La réouverture du poste-frontière de Gatumba (Burundi) Kavimvira (RDC) n’est pas pour tout de suite. Les autorités burundaises ont confirmé, ce jeudi, que la frontière restera fermée jusqu’à ce que « toutes les conditions de sécurité soient réunies », dans un contexte marqué par la dégradation persistante de la situation à l’est de la République démocratique du Congo.
S’exprimant lors d’un briefing de presse au siège du ministère des Affaires étrangères à Bujumbura, le ministre Édouard Bizimana a justifié cette décision par des préoccupations sécuritaires croissantes le long de la frontière burundaise, notamment dans la zone de la rivière Rusizi.

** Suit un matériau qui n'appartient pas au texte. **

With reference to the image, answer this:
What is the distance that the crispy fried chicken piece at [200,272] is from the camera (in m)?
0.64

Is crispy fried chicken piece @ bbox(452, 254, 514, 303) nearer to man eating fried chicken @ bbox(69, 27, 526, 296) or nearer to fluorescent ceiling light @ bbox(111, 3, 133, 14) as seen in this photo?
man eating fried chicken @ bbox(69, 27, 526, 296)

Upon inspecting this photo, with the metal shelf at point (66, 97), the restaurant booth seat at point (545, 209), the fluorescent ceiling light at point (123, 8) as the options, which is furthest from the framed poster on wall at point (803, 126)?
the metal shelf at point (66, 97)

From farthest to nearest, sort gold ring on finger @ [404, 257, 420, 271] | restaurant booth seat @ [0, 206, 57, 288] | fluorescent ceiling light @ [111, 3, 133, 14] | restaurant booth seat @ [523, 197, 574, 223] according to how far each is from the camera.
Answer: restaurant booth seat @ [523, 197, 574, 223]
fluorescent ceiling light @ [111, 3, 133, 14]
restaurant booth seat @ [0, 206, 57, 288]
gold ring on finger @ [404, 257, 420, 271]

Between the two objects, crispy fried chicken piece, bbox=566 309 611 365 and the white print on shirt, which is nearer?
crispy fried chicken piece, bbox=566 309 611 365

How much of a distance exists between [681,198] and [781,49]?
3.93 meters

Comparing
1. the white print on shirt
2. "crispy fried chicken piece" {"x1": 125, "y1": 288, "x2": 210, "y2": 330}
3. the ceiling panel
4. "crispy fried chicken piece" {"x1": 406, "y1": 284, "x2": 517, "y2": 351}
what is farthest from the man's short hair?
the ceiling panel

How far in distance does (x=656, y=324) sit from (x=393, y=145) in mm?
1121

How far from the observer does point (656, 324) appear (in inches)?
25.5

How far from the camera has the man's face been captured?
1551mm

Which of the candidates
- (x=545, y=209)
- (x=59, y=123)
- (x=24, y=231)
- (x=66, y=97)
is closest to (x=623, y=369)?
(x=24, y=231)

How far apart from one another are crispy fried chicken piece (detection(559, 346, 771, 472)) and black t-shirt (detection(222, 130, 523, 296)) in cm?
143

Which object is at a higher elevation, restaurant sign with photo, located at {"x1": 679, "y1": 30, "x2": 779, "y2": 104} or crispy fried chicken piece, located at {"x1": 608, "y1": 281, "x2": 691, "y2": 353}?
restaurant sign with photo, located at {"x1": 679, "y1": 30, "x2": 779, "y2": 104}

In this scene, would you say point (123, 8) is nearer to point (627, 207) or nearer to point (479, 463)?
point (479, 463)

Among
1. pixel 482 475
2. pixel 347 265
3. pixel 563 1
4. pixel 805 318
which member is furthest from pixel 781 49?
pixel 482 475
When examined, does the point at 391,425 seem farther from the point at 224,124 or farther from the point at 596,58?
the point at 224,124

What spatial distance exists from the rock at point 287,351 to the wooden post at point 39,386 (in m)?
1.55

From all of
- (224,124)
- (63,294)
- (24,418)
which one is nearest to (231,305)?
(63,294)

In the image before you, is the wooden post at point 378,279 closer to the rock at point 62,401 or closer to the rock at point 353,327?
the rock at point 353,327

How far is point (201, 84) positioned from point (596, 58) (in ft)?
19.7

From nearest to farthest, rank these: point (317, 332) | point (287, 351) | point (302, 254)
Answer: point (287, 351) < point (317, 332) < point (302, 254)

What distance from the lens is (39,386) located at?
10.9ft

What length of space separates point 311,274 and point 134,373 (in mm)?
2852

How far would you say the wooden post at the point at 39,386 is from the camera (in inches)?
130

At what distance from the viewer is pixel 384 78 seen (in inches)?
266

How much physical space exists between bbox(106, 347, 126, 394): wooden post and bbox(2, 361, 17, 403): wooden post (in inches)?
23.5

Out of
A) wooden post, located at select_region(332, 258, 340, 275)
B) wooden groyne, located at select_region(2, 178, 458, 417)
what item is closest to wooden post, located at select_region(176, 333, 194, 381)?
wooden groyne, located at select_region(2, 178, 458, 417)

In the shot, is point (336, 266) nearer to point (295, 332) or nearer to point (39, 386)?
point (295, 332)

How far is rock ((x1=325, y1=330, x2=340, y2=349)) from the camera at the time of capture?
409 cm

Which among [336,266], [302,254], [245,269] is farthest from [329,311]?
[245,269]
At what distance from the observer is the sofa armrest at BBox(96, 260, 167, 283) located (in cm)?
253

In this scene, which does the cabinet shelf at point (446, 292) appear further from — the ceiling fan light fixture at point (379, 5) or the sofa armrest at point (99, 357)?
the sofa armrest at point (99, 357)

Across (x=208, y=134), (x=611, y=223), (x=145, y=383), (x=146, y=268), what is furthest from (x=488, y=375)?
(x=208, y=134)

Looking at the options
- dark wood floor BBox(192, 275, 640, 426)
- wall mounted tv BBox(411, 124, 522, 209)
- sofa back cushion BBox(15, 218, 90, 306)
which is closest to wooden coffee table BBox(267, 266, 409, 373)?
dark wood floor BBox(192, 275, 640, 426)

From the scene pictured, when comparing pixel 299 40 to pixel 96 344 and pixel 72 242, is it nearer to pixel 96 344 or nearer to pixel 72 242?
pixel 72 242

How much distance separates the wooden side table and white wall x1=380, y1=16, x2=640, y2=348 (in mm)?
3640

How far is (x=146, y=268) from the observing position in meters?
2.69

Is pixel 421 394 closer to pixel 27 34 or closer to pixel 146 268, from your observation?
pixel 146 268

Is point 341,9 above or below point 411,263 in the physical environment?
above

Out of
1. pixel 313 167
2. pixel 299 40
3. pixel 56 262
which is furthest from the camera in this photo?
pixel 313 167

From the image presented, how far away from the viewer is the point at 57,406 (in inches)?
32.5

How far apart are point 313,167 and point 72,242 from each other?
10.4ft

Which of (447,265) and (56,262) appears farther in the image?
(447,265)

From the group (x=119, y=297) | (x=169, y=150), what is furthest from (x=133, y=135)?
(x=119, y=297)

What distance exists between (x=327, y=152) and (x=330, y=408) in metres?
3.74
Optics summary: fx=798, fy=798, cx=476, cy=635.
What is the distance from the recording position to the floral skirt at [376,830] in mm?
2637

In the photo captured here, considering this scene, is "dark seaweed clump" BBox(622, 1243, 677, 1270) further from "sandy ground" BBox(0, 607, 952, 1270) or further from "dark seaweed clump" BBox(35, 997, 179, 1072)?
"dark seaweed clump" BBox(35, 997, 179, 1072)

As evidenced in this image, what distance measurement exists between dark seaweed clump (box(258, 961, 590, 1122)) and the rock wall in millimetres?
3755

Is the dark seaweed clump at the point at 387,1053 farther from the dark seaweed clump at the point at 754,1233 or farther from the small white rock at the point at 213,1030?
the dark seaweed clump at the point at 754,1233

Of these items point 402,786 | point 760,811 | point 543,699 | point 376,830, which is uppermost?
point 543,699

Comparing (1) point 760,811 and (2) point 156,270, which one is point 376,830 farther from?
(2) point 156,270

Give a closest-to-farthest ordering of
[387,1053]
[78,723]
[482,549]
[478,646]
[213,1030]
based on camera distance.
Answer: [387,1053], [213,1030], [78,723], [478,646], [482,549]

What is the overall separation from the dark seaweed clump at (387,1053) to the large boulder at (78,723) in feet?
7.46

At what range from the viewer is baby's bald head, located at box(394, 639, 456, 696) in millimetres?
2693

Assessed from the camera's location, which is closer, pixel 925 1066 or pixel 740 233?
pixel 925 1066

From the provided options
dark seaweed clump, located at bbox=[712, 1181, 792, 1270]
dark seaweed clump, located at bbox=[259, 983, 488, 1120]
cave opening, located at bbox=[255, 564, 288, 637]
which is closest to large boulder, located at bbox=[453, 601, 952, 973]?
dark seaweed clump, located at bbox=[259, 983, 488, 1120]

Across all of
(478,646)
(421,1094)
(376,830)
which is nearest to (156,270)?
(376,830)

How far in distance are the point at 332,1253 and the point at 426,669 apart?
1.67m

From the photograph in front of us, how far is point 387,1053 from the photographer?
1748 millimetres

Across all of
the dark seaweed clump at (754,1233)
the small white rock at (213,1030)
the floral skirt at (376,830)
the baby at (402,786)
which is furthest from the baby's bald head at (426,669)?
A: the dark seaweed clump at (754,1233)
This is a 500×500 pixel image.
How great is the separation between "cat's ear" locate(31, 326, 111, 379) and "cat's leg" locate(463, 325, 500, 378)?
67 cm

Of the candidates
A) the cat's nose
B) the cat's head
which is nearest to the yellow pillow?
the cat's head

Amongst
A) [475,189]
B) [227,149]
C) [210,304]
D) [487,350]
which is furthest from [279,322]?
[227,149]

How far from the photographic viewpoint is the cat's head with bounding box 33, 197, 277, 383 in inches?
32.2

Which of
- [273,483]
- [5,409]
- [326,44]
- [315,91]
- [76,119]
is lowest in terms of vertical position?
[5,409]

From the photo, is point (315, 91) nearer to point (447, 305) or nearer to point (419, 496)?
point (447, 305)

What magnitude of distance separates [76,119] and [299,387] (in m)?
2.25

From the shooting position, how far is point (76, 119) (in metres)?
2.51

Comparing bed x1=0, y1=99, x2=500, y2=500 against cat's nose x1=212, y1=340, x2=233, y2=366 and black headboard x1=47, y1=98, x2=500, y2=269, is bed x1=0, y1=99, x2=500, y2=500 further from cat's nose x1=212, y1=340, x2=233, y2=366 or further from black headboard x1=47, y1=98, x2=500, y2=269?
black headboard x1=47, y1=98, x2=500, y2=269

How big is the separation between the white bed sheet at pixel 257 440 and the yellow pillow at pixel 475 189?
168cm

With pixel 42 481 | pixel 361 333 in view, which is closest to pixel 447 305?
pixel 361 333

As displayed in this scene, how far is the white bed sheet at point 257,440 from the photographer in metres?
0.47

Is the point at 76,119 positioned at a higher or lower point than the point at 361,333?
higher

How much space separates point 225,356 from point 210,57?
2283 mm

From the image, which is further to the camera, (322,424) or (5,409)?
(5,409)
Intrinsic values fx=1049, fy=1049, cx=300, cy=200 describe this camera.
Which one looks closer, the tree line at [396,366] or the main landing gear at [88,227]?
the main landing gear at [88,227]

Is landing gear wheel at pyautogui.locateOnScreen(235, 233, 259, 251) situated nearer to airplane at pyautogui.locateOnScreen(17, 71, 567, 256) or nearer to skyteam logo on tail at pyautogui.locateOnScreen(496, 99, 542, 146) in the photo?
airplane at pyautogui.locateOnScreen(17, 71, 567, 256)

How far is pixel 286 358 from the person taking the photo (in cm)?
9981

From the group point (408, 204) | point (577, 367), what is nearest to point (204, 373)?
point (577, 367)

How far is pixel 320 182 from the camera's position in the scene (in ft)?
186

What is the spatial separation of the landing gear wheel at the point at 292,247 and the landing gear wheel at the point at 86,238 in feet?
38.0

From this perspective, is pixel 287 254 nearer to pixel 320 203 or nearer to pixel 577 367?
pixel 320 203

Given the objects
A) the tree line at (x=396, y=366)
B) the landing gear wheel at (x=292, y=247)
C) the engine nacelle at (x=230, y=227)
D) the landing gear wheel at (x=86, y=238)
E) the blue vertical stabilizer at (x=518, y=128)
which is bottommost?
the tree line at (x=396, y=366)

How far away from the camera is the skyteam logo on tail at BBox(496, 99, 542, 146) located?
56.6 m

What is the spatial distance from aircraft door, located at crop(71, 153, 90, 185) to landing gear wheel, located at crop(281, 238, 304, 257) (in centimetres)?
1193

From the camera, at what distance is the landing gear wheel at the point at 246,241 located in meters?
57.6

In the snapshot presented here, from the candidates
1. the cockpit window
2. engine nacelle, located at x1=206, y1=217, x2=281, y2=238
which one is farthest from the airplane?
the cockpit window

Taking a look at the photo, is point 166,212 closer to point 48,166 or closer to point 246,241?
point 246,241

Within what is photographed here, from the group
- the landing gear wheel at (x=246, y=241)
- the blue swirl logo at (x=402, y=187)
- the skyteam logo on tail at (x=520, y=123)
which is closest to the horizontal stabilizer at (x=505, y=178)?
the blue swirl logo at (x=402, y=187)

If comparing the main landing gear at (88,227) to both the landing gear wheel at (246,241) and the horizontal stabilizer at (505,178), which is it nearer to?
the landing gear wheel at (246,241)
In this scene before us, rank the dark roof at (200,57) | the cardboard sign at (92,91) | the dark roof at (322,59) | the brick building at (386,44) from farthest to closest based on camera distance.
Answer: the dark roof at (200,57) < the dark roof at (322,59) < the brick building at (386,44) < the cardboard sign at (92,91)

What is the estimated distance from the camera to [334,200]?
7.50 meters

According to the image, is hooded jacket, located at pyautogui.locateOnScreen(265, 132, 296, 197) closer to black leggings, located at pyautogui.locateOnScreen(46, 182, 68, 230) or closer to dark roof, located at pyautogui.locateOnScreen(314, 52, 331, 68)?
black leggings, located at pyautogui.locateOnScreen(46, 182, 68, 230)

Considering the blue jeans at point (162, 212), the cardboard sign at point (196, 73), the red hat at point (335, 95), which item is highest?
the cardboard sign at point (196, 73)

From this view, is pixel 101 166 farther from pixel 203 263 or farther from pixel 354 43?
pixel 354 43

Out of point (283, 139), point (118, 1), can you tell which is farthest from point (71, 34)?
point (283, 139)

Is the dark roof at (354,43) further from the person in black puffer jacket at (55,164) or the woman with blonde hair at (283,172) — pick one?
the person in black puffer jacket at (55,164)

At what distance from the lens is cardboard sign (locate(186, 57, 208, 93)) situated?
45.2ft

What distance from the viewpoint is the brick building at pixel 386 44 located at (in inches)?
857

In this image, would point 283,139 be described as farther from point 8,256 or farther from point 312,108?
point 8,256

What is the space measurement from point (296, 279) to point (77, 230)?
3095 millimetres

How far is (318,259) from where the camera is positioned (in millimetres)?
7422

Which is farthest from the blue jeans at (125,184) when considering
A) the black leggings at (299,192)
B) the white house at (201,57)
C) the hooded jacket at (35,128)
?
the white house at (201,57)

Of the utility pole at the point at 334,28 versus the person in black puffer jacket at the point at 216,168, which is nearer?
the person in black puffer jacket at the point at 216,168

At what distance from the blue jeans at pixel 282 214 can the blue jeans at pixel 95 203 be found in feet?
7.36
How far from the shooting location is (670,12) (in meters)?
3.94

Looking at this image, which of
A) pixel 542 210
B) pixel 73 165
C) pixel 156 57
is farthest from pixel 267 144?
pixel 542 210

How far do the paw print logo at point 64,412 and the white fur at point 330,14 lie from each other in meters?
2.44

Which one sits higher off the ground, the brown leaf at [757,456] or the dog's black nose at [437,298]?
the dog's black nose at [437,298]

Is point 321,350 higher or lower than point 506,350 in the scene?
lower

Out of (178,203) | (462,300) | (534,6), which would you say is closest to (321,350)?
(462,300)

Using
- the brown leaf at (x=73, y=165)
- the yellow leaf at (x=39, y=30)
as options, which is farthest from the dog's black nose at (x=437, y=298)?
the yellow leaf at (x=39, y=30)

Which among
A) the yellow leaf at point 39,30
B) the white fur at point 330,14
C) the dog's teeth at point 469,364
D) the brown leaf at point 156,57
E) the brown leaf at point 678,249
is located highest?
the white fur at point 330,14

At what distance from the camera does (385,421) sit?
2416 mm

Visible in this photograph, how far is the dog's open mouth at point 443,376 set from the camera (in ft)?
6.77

« Il y a pas longtemps, nous avons observé un certain mouvement de rebelles burundais qui travaillent toujours avec le M23 et l’armée rwandaise, et qui ont progressé vers la frontière burundaise, du côté de la Rusizi. Nous suivons de près la situation », a déclaré le chef de la diplomatie burundaise.

Selon le ministre, ces mouvements concernent notamment des éléments des groupes Red-Tabara et des FNL de Nzabampema, que Bujumbura accuse d’être alliés au M23 et soutenus par le Rwanda. Une situation que les autorités burundaises considèrent comme une menace directe pour la sécurité nationale.
« Le Burundi n’aura jamais provoqué qui que ce soit. Mais dès qu’il y a une menace sur nos frontières, le Burundi, nos forces armées et nos forces de sécurité se tiennent prêts pour défendre l’intégrité territoriale de notre pays », a insisté Édouard Bizimana.

Interrogé sur les informations faisant état d’un retrait des combattants du M23 et de leurs alliés de la ville d’Uvira, dans la province du Sud-Kivu, le ministre burundais s’est montré sceptique.
Contrairement à certaines annonces évoquant un retrait effectif, Bujumbura estime qu’il s’agit plutôt d’un repositionnement tactique.
« Les militaires rwandais, déguisés en rebelles AFC-M23, se sont plutôt dissimulés pour se repositionner. Il ne s’agit pas d’un véritable retrait », a-t-il affirmé devant les diplomates accrédités au Burundi.
La fermeture prolongée du poste-frontière de Gatumba–Kavimvira a des conséquences importantes pour les populations locales, fortement dépendantes des échanges transfrontaliers, ainsi que pour les réfugiés congolais présents au Burundi. Les autorités burundaises affirment toutefois privilégier la sécurité, dans un contexte régional jugé de plus en plus instable.
Le gouvernement burundais assure rester en alerte et suivre l’évolution de la situation sur le terrain, tout en conditionnant toute réouverture de la frontière à une amélioration tangible du climat sécuritaire dans l’est de la RDC.